CONCLUSIONS: The phylogenetic analyses and biochemical characterization of AA3_2s provide valuable guidance for future investigation of AA3_2 sequences and proteins. A clear correlation between enzymatic function and SSN clustering was observed. The discovery and biochemical characterization of these new AA3_2 oxidoreductases brings exciting prospects for biotechnological applications and broadens our understanding of their biological functions.

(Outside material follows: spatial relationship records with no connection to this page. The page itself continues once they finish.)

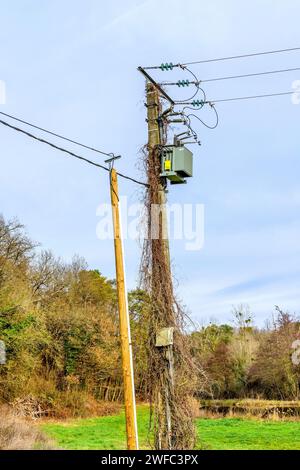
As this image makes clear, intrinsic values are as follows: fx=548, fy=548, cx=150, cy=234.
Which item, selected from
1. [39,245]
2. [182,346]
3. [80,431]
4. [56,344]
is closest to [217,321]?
[56,344]

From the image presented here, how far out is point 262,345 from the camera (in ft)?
59.9

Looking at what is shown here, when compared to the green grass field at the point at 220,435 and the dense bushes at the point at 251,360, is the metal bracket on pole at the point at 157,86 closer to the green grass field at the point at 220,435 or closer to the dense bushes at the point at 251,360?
the green grass field at the point at 220,435

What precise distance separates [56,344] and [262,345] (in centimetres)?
754

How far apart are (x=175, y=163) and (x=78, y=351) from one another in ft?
44.6

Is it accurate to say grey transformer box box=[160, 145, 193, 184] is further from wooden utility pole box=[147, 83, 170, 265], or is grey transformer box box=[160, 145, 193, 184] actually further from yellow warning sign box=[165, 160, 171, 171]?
wooden utility pole box=[147, 83, 170, 265]

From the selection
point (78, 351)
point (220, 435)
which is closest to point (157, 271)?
point (220, 435)

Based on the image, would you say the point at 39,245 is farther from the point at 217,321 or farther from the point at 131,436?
the point at 131,436

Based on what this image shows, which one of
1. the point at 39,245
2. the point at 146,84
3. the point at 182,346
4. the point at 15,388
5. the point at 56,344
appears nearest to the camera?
the point at 182,346

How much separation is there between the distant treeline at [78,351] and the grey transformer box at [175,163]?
250 inches

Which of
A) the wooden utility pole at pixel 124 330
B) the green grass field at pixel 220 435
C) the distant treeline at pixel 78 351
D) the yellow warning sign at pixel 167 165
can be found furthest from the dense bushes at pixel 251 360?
the wooden utility pole at pixel 124 330

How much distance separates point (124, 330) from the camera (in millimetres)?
7539

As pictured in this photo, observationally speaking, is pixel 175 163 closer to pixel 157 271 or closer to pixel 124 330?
pixel 157 271

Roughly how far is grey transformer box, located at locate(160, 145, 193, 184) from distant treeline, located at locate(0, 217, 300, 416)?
6341 millimetres

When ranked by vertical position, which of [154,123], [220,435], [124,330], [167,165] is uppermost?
[154,123]
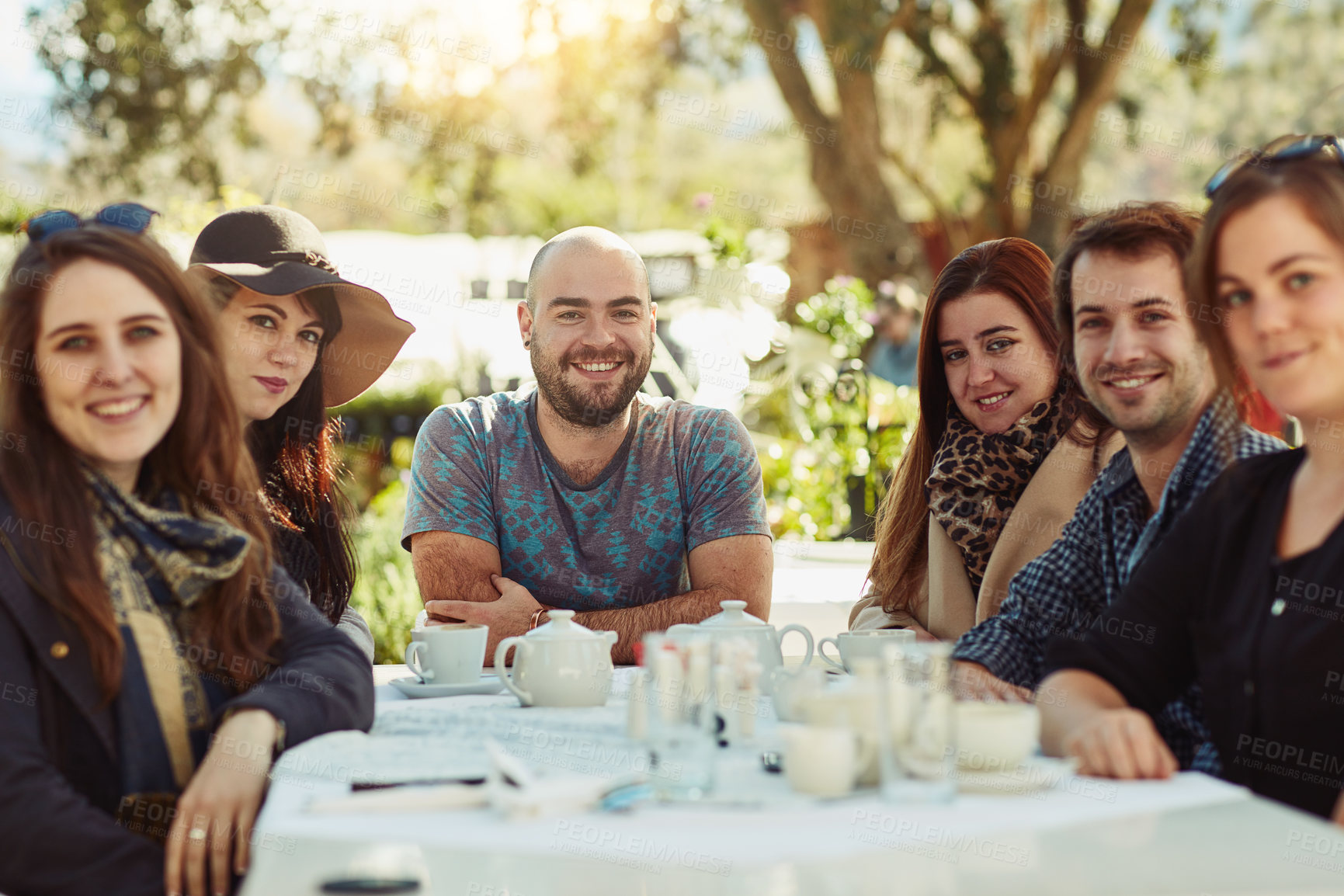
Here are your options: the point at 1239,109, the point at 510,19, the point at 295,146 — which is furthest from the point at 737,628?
the point at 295,146

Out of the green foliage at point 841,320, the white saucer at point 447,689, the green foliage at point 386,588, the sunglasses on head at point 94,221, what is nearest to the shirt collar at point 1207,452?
the white saucer at point 447,689

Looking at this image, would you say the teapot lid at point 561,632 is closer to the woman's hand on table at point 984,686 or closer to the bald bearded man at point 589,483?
the woman's hand on table at point 984,686

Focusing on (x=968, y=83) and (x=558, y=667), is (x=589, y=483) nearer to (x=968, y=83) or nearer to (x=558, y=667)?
(x=558, y=667)

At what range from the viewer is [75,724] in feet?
6.24

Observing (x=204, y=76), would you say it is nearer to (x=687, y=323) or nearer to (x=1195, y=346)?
(x=687, y=323)

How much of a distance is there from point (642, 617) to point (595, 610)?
190 mm

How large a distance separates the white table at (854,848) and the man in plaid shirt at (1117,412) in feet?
2.86

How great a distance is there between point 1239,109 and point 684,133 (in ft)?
76.1

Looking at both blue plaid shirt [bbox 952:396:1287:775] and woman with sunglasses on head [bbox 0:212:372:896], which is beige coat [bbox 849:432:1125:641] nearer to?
blue plaid shirt [bbox 952:396:1287:775]

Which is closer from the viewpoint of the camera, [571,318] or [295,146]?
[571,318]

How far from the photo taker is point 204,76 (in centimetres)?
1180

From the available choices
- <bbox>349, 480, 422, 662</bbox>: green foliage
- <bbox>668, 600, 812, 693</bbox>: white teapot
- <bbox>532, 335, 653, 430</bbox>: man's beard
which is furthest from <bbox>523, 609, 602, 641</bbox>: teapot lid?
<bbox>349, 480, 422, 662</bbox>: green foliage

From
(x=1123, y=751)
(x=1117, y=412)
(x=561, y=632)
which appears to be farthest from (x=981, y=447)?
(x=1123, y=751)

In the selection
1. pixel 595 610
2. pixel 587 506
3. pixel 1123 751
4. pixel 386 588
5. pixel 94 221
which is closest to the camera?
pixel 1123 751
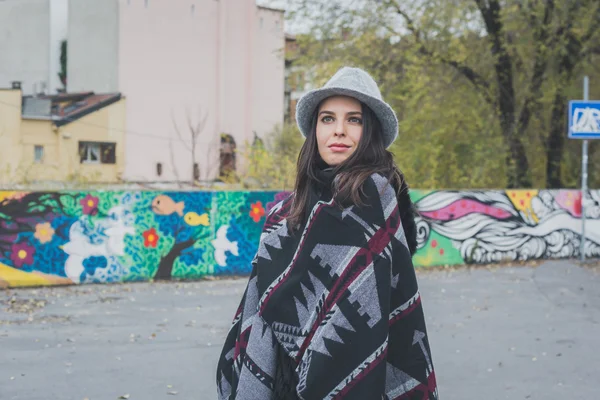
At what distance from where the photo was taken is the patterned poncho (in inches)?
92.4

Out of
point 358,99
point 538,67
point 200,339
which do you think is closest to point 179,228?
point 200,339

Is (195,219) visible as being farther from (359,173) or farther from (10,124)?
(10,124)

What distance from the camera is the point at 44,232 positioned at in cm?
1221

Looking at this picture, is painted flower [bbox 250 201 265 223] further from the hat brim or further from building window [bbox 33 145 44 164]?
building window [bbox 33 145 44 164]

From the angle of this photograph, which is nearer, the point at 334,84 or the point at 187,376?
the point at 334,84

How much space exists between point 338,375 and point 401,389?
24 centimetres

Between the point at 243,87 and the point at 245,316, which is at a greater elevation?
the point at 243,87

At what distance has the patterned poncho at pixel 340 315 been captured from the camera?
92.4 inches

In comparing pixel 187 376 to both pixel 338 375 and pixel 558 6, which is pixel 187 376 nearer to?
pixel 338 375

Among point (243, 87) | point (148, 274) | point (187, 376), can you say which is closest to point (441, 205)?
point (148, 274)

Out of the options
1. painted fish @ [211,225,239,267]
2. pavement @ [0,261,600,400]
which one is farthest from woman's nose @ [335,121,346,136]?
painted fish @ [211,225,239,267]

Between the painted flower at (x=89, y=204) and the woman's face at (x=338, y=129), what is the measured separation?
413 inches

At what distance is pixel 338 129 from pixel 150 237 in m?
10.8

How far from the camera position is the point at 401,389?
8.03 ft
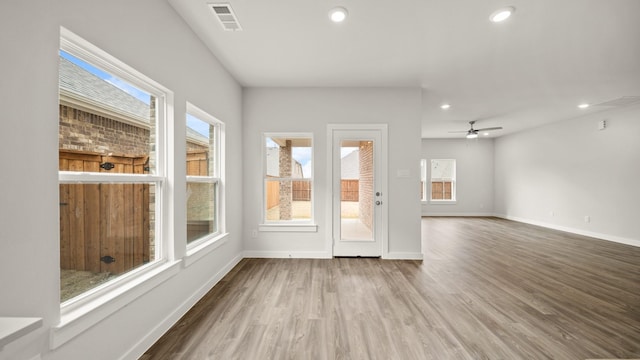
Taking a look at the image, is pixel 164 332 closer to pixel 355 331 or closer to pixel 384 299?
pixel 355 331

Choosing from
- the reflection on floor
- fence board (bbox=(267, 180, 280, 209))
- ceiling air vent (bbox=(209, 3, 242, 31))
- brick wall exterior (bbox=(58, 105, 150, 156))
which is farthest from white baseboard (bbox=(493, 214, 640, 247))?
brick wall exterior (bbox=(58, 105, 150, 156))

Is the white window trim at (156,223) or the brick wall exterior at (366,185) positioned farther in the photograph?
the brick wall exterior at (366,185)

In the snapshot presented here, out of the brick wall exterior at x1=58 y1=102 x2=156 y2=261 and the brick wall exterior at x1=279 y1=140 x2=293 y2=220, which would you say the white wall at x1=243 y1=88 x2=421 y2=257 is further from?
the brick wall exterior at x1=58 y1=102 x2=156 y2=261

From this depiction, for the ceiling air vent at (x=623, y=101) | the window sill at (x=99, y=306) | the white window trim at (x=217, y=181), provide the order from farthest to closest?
the ceiling air vent at (x=623, y=101) → the white window trim at (x=217, y=181) → the window sill at (x=99, y=306)

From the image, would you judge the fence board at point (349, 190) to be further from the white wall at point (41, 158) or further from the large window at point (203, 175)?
the white wall at point (41, 158)

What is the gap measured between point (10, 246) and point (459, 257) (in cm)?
494

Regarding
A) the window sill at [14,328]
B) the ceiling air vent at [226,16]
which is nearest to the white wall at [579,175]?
the ceiling air vent at [226,16]

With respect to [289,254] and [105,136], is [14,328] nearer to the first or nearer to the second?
[105,136]

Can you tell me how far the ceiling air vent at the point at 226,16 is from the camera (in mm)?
2229

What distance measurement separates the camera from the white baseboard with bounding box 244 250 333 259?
4117mm

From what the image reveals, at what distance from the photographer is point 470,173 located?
880 cm

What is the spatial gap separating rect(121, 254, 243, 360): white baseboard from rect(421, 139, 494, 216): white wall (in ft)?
A: 25.8

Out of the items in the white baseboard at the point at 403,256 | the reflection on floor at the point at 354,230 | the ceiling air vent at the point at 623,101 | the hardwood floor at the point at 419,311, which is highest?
the ceiling air vent at the point at 623,101

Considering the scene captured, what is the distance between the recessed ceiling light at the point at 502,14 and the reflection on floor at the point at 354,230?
9.77 feet
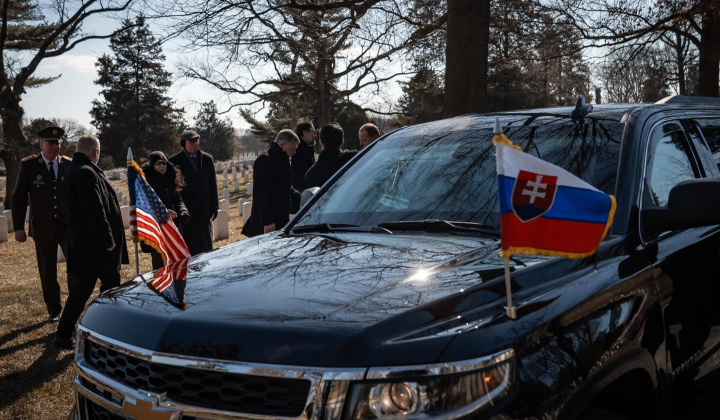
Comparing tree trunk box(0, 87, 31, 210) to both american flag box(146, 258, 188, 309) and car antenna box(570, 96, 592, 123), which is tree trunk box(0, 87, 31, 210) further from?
car antenna box(570, 96, 592, 123)

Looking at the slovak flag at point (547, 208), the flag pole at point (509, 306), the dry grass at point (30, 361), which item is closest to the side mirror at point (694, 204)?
the slovak flag at point (547, 208)

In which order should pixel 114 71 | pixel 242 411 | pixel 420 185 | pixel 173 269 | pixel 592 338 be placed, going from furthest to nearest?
pixel 114 71, pixel 420 185, pixel 173 269, pixel 592 338, pixel 242 411

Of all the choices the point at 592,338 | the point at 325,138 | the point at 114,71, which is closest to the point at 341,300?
the point at 592,338

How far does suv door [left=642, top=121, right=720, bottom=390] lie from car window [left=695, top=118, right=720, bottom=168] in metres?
0.17

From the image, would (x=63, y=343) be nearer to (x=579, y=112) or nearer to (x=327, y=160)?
(x=327, y=160)

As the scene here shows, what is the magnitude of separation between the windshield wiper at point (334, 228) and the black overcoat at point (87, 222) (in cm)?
375

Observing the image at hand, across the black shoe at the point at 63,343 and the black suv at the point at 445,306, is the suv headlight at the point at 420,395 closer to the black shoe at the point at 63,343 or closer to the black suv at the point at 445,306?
the black suv at the point at 445,306

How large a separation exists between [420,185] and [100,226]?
4.25 m

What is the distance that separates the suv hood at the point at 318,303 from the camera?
2.07m

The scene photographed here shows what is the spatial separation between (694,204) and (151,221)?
4345 millimetres

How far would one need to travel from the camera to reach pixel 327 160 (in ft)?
27.7

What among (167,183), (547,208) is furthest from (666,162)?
(167,183)

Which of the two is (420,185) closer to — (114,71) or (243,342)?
(243,342)

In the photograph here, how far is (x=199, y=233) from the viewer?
31.5 feet
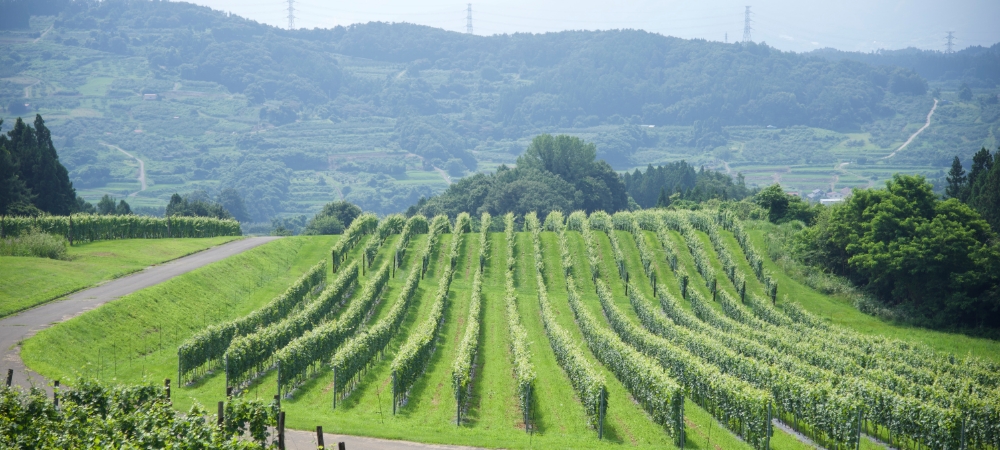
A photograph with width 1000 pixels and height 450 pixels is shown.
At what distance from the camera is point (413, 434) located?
102 feet

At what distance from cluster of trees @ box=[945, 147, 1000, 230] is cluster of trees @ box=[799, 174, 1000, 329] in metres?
22.9

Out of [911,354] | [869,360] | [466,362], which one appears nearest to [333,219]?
[466,362]

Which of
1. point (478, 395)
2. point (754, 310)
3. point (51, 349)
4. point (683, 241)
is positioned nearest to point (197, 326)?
point (51, 349)

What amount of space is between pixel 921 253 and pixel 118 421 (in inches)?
2217

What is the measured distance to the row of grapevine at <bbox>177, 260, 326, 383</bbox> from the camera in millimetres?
37688

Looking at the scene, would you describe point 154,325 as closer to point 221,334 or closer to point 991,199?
point 221,334

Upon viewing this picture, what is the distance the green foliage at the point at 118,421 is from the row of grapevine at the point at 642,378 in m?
16.1

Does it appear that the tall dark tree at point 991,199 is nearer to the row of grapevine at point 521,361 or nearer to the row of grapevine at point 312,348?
the row of grapevine at point 521,361

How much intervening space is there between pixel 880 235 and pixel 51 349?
59.5 m

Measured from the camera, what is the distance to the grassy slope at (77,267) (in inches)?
1820

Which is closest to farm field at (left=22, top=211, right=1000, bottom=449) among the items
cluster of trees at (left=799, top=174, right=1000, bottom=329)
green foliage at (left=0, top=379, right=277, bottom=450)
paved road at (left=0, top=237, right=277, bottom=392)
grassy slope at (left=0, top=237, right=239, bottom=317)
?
paved road at (left=0, top=237, right=277, bottom=392)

结果:在这项研究中,采用序列相似性网络(SSN)和最大似然树的系统发育分析用于对AA3_2序列进行聚类。选择代表不同簇的总共27种AA3_2蛋白用于重组生产。其中,成功生产了7种新的AA3_2氧化还原酶,纯化,和特点。这些酶包括两种葡萄糖脱氢酶(TaGdhA和McGdhA),一种葡萄糖氧化酶(ApGoxA),一种芳基醇氧化酶(PsAaoA),两种芳基醇脱氢酶(AsAadhA和AsAadhB),和一种新型寡糖(龙胆二糖)脱氢酶(KiOdhA)。值得注意的是,发现了两种脱氢酶(TaGdhA和KiOdhA)具有利用苯氧基自由基作为电子受体的能力。有趣的是,当用作两种氧化酶(ApGoxA和PsAaoA)的电子受体时,发现苯氧基自由基在有氧环境中与分子氧竞争,这揭示了它们的多功能性。此外,基于AlphaFold生成的同源性模型,讨论了控制其不同酶功能的分子决定簇。
结论:AA3_2s的系统发育分析和生化表征为AA3_2序列和蛋白质的未来研究提供了有价值的指导。观察到酶功能与SSN聚类之间的明显相关性。这些新的AA3_2氧化还原酶的发现和生化表征为生物技术应用带来了令人兴奋的前景,并拓宽了我们对其生物学功能的理解。